• _What you will do_
Rewrite all of the records below, replacing "furthest" with "farthest" and changing nothing else. Omit the pictures from your answer.

• _Given data_
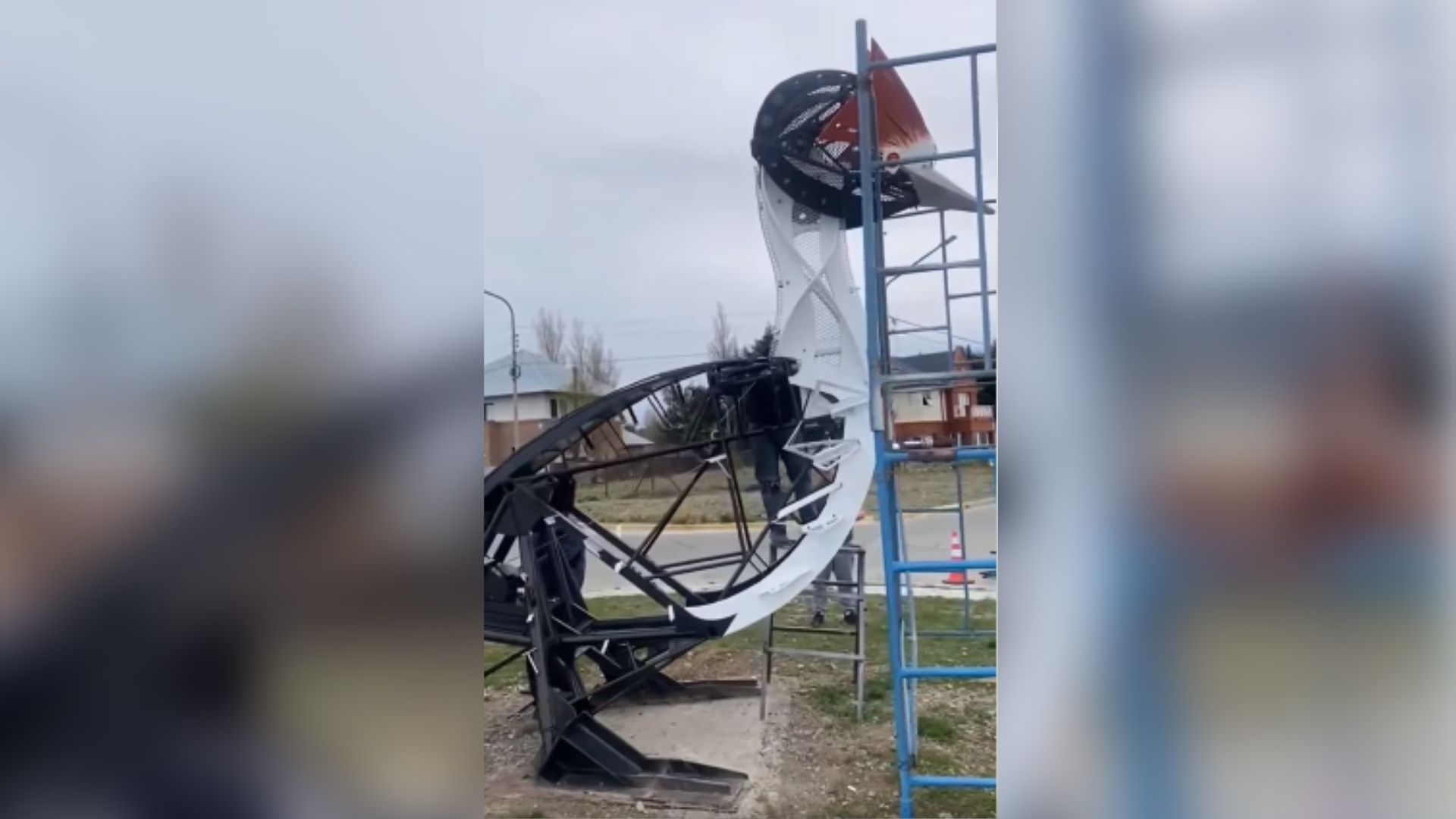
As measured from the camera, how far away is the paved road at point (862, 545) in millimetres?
5033

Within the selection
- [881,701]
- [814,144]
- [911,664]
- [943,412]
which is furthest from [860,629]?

• _Finished exercise_
As measured from the camera, how far away is the paved road at point (862, 545) in millimetres?
5033

Within the selection
- [881,701]
- [814,144]
- [911,664]
- [943,412]
which is farthest from [860,629]?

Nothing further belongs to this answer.